─── Extracted entries ───

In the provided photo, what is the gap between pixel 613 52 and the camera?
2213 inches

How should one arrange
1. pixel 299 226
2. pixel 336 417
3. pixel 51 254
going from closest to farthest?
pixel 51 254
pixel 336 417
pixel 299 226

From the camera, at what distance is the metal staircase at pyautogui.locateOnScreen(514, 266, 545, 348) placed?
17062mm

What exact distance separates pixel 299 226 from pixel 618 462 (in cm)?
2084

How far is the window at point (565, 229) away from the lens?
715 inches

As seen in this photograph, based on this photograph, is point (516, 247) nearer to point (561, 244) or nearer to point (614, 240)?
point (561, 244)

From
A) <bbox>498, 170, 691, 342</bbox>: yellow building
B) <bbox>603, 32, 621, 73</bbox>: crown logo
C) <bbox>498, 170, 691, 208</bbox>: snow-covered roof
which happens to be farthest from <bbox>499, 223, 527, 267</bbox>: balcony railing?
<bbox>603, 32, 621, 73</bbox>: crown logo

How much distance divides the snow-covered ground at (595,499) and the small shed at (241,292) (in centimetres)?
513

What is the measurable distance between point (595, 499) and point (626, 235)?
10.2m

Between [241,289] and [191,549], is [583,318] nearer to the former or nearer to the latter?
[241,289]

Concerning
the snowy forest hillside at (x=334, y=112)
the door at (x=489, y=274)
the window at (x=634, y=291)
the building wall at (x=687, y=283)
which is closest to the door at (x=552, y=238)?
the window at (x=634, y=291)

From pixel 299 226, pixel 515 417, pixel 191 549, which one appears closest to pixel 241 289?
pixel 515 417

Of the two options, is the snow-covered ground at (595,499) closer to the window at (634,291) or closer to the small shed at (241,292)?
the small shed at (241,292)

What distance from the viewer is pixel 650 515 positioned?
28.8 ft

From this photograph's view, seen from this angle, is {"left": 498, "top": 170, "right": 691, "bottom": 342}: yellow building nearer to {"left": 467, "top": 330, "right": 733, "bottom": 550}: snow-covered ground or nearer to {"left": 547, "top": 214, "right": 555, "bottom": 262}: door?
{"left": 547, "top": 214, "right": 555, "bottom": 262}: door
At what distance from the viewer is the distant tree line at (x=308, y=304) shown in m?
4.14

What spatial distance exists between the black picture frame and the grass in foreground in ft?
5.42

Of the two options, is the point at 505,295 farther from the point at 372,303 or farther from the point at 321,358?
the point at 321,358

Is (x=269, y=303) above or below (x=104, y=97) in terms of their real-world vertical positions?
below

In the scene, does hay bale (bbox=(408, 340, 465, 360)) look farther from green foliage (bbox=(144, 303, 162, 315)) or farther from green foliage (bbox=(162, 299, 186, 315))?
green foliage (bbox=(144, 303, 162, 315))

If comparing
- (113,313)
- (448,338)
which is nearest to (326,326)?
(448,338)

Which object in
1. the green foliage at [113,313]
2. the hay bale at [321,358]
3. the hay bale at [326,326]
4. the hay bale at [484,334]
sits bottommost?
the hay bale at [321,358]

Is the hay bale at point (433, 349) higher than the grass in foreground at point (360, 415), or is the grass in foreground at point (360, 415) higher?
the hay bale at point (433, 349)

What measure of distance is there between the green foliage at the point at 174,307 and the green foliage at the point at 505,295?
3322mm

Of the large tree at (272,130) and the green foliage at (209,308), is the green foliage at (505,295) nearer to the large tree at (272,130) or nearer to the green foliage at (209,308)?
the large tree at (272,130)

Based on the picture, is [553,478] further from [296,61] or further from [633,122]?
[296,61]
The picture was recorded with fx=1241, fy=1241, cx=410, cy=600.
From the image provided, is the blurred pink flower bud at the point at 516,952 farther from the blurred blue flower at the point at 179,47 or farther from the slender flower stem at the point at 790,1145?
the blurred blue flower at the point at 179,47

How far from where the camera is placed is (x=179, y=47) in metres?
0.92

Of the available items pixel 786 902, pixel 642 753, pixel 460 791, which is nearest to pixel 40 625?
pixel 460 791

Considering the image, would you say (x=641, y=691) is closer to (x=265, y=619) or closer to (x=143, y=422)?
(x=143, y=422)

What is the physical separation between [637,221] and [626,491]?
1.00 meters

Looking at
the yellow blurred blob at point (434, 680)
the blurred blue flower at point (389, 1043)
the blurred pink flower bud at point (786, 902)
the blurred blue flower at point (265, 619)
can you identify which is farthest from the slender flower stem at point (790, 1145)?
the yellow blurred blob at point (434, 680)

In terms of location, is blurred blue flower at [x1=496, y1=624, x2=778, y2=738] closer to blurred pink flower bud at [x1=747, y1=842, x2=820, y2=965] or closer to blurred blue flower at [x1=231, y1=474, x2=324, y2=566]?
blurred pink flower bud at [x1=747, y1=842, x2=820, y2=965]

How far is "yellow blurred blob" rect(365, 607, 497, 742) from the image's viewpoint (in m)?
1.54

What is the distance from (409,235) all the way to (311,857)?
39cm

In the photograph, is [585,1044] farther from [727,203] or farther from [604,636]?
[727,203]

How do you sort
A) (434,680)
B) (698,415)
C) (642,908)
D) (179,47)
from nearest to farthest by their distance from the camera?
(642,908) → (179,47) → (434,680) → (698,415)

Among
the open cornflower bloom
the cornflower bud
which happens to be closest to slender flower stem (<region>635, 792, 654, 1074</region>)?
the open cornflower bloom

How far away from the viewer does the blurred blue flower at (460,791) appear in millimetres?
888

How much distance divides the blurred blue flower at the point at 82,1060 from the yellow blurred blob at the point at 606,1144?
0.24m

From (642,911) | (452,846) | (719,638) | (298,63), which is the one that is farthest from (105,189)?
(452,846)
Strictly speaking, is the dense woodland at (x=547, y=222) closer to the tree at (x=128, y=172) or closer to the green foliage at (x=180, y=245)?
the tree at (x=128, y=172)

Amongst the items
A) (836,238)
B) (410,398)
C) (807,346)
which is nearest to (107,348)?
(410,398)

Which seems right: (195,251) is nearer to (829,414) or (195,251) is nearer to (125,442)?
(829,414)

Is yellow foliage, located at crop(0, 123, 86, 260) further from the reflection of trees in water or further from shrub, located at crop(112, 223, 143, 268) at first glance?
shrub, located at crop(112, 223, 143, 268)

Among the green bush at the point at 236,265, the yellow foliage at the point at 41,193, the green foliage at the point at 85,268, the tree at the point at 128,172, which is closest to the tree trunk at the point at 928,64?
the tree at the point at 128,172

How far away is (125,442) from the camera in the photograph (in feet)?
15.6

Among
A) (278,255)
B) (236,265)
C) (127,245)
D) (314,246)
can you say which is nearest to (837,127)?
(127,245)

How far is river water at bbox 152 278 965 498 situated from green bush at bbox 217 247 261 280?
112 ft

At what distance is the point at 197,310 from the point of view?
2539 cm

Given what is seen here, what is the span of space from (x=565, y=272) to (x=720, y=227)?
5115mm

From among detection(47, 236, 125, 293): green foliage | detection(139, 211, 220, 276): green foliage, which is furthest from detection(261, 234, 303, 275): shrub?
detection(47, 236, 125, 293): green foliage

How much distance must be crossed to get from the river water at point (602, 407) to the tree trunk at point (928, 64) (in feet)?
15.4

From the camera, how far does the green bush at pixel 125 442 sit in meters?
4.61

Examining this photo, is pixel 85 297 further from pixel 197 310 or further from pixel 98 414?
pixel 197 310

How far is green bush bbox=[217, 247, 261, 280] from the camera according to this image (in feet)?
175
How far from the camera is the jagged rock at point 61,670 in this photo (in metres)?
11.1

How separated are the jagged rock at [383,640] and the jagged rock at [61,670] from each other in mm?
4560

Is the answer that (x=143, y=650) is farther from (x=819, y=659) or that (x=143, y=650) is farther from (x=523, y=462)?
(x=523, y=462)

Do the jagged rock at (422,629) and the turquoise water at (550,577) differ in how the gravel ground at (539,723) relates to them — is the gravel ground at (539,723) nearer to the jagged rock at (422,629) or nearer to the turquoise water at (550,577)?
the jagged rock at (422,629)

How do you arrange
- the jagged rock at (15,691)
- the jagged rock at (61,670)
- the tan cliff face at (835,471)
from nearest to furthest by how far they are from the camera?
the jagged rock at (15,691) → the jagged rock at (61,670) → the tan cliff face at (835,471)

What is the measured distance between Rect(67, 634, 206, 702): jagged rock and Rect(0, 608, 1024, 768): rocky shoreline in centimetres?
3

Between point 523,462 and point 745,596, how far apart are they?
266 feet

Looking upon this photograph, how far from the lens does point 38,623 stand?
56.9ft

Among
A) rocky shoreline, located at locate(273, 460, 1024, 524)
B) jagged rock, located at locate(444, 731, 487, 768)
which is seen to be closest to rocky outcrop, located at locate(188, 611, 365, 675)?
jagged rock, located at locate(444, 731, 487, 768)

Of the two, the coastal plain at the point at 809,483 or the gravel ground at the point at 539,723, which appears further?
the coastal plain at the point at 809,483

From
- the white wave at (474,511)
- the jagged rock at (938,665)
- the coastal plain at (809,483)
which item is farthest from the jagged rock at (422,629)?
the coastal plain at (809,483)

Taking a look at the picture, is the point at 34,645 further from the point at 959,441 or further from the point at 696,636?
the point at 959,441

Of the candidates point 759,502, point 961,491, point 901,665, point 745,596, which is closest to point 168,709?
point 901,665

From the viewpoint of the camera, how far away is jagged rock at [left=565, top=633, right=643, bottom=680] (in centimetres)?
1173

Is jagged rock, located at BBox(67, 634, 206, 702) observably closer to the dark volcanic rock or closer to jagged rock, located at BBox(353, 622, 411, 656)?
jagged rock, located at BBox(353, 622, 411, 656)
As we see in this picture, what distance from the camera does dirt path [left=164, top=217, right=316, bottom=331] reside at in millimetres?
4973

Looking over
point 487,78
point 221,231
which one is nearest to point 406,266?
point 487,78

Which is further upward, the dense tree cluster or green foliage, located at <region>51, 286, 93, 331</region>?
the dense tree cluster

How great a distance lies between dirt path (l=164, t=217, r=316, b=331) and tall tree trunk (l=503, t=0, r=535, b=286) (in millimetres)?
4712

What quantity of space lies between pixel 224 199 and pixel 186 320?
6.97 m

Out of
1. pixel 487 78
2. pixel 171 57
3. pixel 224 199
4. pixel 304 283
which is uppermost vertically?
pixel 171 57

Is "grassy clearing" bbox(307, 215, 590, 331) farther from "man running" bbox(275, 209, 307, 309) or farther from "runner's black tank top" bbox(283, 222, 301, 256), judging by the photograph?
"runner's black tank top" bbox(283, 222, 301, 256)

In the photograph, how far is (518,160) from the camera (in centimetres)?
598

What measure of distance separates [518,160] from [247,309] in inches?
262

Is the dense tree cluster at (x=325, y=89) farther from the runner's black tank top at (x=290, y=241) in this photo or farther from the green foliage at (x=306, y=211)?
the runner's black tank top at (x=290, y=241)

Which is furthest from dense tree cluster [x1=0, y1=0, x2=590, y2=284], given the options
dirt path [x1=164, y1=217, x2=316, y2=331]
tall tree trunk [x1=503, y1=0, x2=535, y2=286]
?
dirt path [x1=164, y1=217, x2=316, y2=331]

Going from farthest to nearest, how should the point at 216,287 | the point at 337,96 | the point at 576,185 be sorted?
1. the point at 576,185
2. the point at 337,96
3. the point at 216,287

───

> **Exercise requirements**
Quote exactly and only the lines from the one holding "Looking over" through the end of the data.

> **Response to the exercise**
Looking over
point 487,78
point 221,231
which one is nearest to point 406,266?
point 487,78

Which is further upward, the dense tree cluster or green foliage, located at <region>51, 286, 93, 331</region>?
the dense tree cluster

How great a distance lies between dirt path (l=164, t=217, r=316, b=331) and tall tree trunk (l=503, t=0, r=535, b=286) (in millimetres)?
4712

What quantity of space lies between pixel 224 199 and pixel 186 320?
6.97 m

Out of
1. pixel 487 78
2. pixel 171 57
3. pixel 224 199
4. pixel 304 283
which is uppermost vertically?
pixel 171 57

Is "grassy clearing" bbox(307, 215, 590, 331) farther from "man running" bbox(275, 209, 307, 309) or farther from "runner's black tank top" bbox(283, 222, 301, 256), judging by the photograph?
"runner's black tank top" bbox(283, 222, 301, 256)

In the photograph, how far is (518,160) from the camera (in centimetres)?
598

What measure of distance separates [518,160] from [247,309] in inches?
262

Is the dense tree cluster at (x=325, y=89) farther from the runner's black tank top at (x=290, y=241) in this photo or farther from the green foliage at (x=306, y=211)?
the runner's black tank top at (x=290, y=241)

Which is furthest from dense tree cluster [x1=0, y1=0, x2=590, y2=284], given the options
dirt path [x1=164, y1=217, x2=316, y2=331]
tall tree trunk [x1=503, y1=0, x2=535, y2=286]
?
dirt path [x1=164, y1=217, x2=316, y2=331]

Going from farthest to nearest, how should the point at 216,287 | the point at 337,96 | the point at 576,185 be sorted?
1. the point at 576,185
2. the point at 337,96
3. the point at 216,287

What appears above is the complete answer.